In early October, the 60 team members met to design their suit. Later that month, they won a U.S. Aid grant for further development, according to Andrews. The designer's work in fashion proved to be beneficial in both form and function.
"We came up with an empathetic design," Andrews said. "As a fashion designer I work with people, I study how garments fit and the tricky closures that come with this kind of design. My skills as a pattern maker allowed for rapid prototyping to create and modify on the spot. This was not cosmetic. But there are cosmetic issues—the suits are very intimidating. We addressed these aesthetic issues."
Among the aesthetic changes: a full-view integrated hood, which will let the victims see the faces of their doctors and aid workers as opposed to them being behind a mask, according to Andrews.

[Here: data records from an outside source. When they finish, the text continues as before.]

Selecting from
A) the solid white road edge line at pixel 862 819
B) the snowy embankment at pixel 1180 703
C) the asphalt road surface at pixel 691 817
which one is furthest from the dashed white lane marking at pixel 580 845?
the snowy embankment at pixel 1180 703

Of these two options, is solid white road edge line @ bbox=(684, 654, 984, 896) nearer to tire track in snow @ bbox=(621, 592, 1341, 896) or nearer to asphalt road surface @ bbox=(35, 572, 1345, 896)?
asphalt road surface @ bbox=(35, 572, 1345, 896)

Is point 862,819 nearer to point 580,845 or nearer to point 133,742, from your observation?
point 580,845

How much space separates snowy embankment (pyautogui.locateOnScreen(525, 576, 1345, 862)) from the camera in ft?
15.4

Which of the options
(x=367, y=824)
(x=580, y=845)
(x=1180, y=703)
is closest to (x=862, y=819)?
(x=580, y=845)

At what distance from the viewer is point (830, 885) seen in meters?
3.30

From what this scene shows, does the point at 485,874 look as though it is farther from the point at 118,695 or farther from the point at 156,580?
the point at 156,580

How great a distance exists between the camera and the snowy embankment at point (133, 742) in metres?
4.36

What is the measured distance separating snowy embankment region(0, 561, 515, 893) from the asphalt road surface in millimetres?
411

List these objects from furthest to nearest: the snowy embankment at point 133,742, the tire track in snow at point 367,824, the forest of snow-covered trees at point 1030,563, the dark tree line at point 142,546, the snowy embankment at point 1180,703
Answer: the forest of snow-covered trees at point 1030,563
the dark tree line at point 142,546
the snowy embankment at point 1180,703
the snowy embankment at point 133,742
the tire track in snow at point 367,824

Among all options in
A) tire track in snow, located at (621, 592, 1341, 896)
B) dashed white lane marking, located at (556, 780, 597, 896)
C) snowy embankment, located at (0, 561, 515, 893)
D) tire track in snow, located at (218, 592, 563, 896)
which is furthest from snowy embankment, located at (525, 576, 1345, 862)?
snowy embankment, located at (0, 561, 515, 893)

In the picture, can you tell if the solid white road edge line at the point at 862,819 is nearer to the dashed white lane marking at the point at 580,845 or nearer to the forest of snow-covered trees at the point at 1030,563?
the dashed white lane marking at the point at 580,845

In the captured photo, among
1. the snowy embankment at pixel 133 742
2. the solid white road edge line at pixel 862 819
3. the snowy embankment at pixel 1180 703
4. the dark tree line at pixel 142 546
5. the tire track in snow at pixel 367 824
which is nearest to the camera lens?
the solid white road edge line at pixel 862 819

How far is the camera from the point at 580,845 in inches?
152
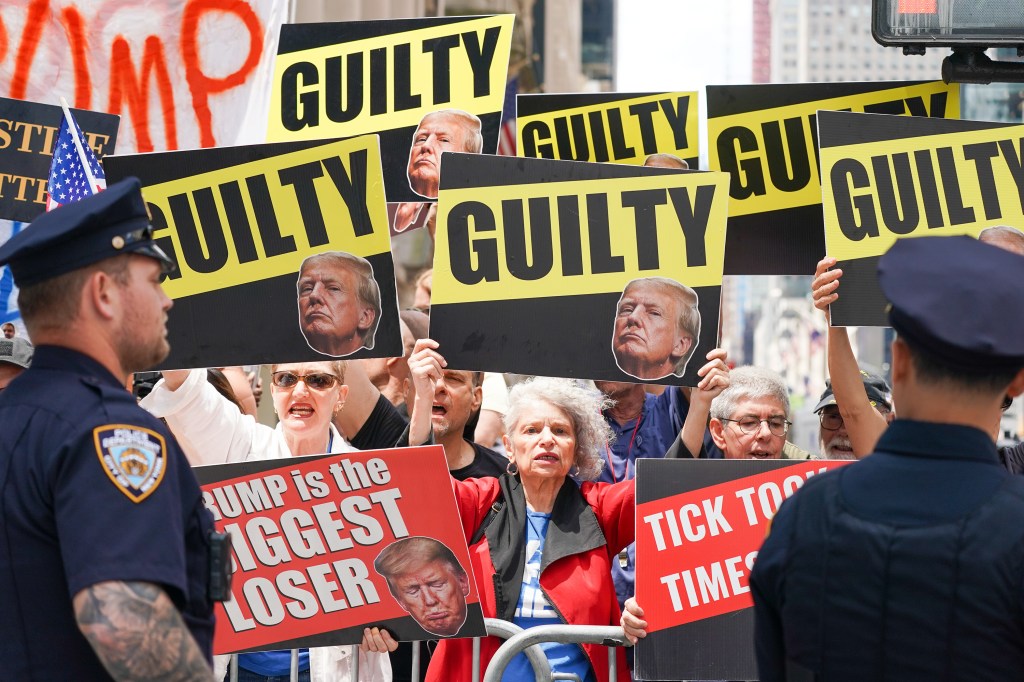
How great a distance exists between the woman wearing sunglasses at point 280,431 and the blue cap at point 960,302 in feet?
7.48

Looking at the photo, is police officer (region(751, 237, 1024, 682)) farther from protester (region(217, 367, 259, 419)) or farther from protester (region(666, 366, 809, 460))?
protester (region(217, 367, 259, 419))

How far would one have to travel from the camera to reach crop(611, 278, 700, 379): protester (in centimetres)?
450

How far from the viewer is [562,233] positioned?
4.66m

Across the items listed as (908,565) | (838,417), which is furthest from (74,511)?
(838,417)

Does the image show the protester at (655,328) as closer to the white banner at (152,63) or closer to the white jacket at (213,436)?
the white jacket at (213,436)

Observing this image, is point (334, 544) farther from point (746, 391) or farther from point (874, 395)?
point (874, 395)

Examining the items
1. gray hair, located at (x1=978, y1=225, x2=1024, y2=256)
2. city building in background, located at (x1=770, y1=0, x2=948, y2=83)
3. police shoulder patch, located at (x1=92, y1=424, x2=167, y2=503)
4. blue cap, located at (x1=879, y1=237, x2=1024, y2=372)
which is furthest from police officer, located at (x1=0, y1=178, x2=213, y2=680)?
city building in background, located at (x1=770, y1=0, x2=948, y2=83)

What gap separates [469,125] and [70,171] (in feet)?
4.96

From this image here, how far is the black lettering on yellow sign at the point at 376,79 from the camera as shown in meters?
5.51

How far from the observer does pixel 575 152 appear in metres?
5.71

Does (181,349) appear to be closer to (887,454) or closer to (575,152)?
(575,152)

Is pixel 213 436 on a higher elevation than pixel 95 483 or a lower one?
lower

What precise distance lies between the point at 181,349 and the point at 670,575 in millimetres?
1726

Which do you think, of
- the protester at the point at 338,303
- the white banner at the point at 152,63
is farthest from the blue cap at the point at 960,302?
the white banner at the point at 152,63
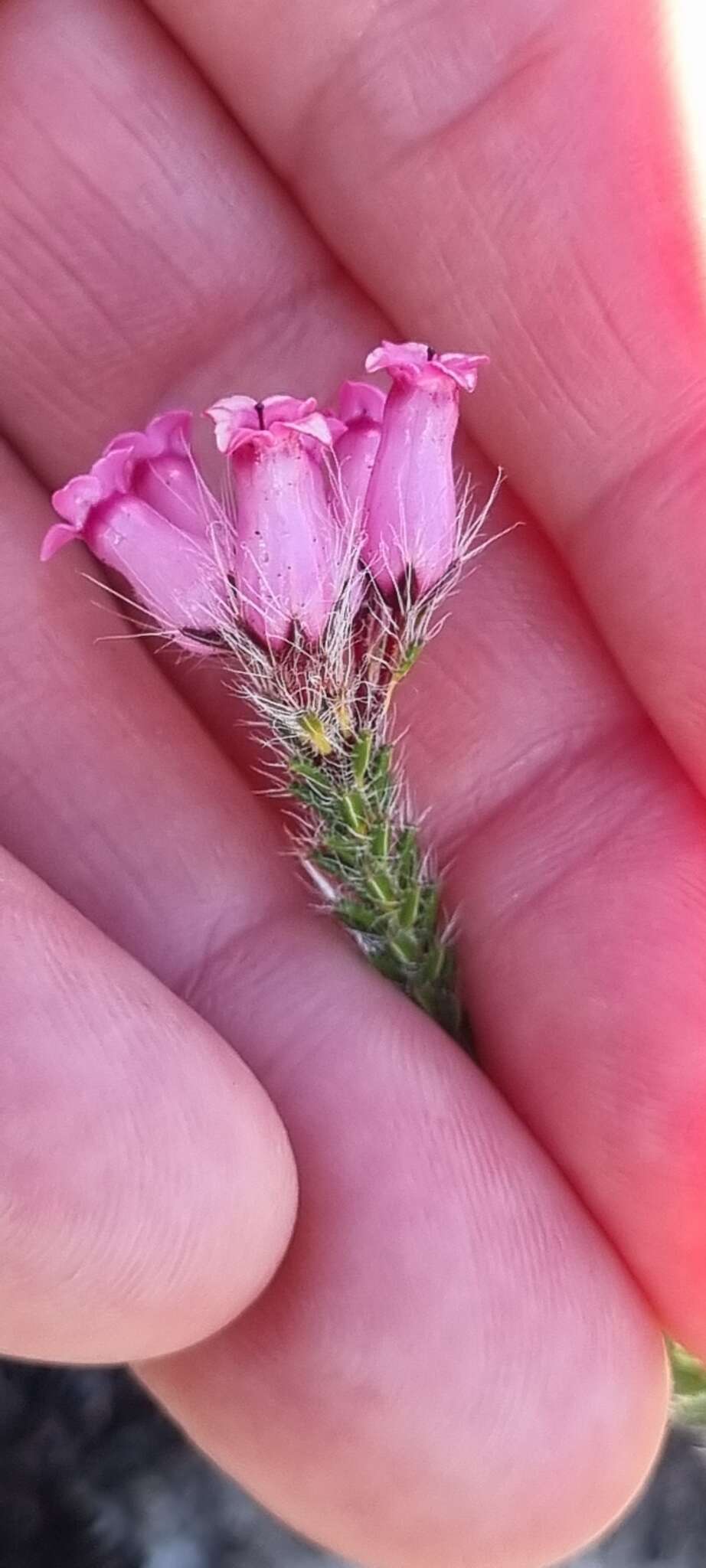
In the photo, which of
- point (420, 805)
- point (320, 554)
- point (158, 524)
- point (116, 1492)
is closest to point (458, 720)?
point (420, 805)

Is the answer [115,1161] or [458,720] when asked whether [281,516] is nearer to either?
[458,720]

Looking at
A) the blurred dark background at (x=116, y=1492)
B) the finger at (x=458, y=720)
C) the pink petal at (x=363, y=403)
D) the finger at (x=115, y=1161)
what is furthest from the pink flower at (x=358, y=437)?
the blurred dark background at (x=116, y=1492)

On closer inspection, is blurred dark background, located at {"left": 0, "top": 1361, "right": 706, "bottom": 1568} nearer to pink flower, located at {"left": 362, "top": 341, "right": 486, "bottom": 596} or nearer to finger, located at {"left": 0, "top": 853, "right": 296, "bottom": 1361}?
finger, located at {"left": 0, "top": 853, "right": 296, "bottom": 1361}

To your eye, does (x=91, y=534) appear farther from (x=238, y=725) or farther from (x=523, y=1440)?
(x=523, y=1440)

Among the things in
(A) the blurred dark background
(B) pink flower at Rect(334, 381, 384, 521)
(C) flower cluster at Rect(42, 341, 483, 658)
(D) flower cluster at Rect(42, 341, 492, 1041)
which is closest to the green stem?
(D) flower cluster at Rect(42, 341, 492, 1041)

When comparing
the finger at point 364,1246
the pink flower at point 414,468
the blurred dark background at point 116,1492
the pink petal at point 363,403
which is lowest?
the blurred dark background at point 116,1492

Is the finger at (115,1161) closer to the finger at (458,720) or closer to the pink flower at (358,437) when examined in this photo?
the finger at (458,720)

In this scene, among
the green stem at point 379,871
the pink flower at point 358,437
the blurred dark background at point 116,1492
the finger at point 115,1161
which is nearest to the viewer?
the finger at point 115,1161

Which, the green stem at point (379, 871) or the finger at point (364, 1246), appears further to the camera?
the green stem at point (379, 871)
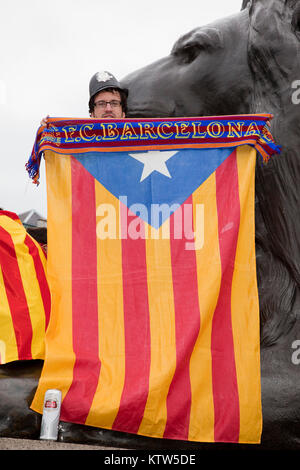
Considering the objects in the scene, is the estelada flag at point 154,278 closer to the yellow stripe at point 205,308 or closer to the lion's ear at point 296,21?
the yellow stripe at point 205,308

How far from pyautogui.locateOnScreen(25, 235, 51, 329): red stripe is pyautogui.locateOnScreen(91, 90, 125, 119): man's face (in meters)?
0.93

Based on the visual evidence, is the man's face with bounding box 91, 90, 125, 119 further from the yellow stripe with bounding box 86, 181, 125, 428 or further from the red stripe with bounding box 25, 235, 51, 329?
the red stripe with bounding box 25, 235, 51, 329

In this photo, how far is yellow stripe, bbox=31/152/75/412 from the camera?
98.8 inches

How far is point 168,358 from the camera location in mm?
2494

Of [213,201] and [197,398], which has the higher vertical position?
[213,201]

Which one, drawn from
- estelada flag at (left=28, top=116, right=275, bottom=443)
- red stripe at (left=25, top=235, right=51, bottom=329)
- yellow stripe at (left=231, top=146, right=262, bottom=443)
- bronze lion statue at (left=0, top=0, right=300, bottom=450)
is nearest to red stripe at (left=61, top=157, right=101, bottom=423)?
estelada flag at (left=28, top=116, right=275, bottom=443)

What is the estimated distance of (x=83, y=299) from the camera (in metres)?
2.61

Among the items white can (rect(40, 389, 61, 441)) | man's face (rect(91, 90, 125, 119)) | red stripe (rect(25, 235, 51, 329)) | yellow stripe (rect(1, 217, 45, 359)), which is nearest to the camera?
A: white can (rect(40, 389, 61, 441))

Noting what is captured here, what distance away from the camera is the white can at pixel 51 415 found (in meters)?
2.35

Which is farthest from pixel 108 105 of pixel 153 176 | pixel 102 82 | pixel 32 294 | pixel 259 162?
pixel 32 294

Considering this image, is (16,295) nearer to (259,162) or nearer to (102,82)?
(102,82)
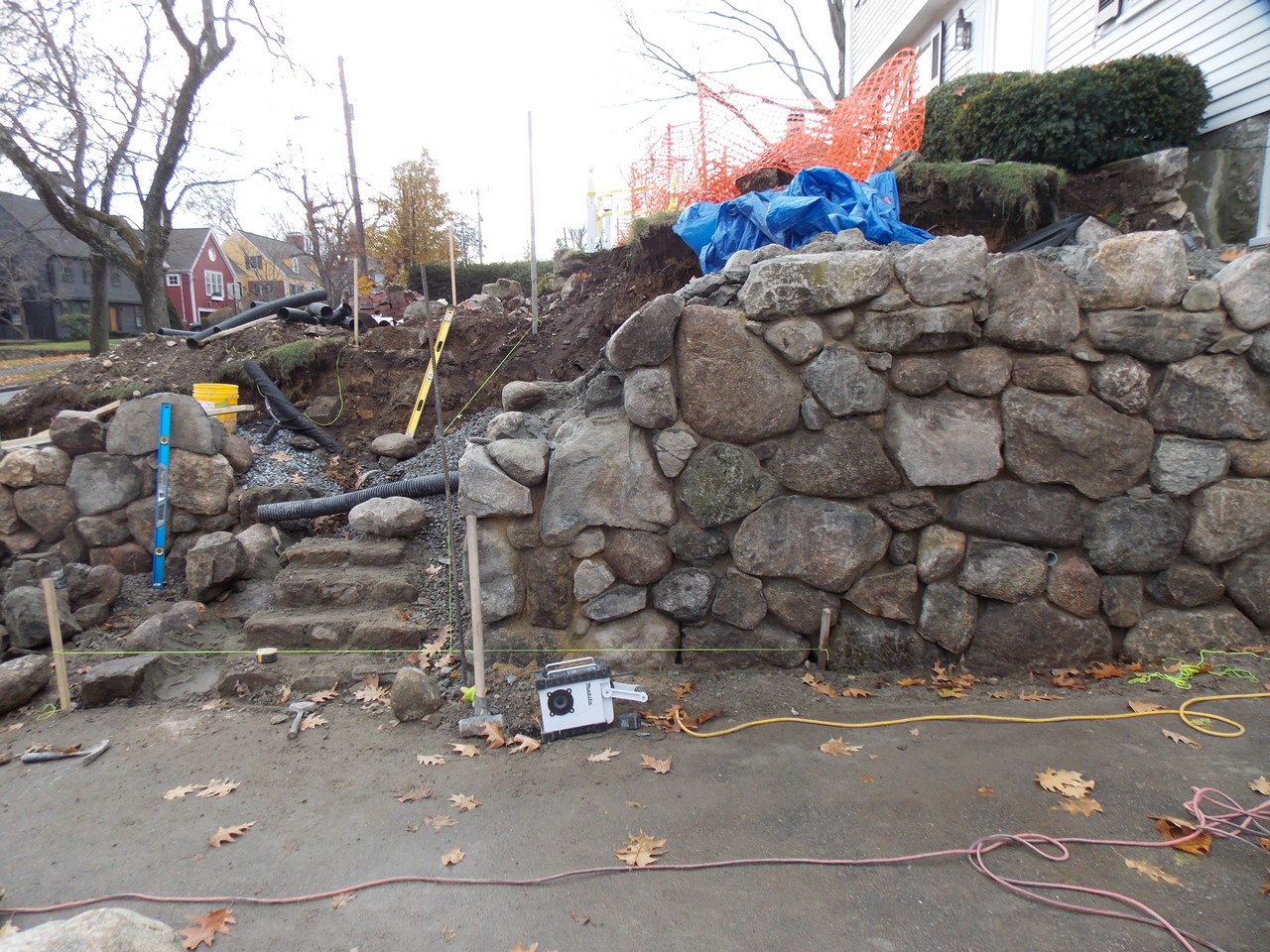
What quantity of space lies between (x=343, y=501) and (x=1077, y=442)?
545 cm

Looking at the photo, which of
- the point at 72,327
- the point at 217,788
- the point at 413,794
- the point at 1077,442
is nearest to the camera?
the point at 413,794

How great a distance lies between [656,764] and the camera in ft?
11.3

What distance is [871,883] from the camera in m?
2.62

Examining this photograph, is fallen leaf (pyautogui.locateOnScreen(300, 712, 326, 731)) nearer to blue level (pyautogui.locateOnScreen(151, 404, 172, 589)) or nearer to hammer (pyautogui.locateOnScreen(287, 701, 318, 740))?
hammer (pyautogui.locateOnScreen(287, 701, 318, 740))

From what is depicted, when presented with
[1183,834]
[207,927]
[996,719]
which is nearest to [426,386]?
[207,927]

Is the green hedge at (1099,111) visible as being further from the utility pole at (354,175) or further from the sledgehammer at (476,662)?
the utility pole at (354,175)

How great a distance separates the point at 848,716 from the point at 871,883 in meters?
1.20

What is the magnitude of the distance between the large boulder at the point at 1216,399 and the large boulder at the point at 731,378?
6.32 feet

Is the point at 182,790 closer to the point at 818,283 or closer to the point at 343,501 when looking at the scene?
the point at 343,501

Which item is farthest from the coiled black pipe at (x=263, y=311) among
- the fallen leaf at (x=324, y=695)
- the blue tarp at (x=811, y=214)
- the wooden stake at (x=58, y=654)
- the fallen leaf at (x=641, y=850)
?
the fallen leaf at (x=641, y=850)

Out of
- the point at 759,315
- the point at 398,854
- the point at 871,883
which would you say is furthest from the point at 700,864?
the point at 759,315

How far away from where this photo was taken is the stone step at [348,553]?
18.8 ft

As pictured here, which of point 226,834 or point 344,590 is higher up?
point 344,590

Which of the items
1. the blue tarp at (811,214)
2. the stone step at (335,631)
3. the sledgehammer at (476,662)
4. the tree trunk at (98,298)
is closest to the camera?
the sledgehammer at (476,662)
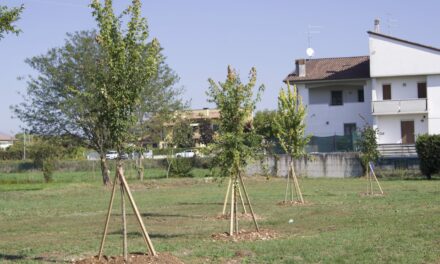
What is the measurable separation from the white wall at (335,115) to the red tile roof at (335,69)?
1.48m

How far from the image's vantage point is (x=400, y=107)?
5641cm

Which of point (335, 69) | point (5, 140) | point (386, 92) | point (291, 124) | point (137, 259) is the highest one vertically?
point (335, 69)

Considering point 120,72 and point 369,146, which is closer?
point 120,72

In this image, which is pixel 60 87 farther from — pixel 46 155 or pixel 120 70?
pixel 120 70

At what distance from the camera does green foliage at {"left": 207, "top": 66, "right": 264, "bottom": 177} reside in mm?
16484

There are more technical innovations, too. The dangerous process of removing the suit, known as doffing, was streamlined into a one-person job. Andrews did not elaborate on how this works but said it would be revealed publicly in New York on Friday.
The team also designed a method for removing two layers of gloves without touching the possibly infected outer glove and added, as GE put it, "a small battery-powered, dry air source to cool the user by blowing air into the hood."
Andrews hoped that the suit will see use in the coming year.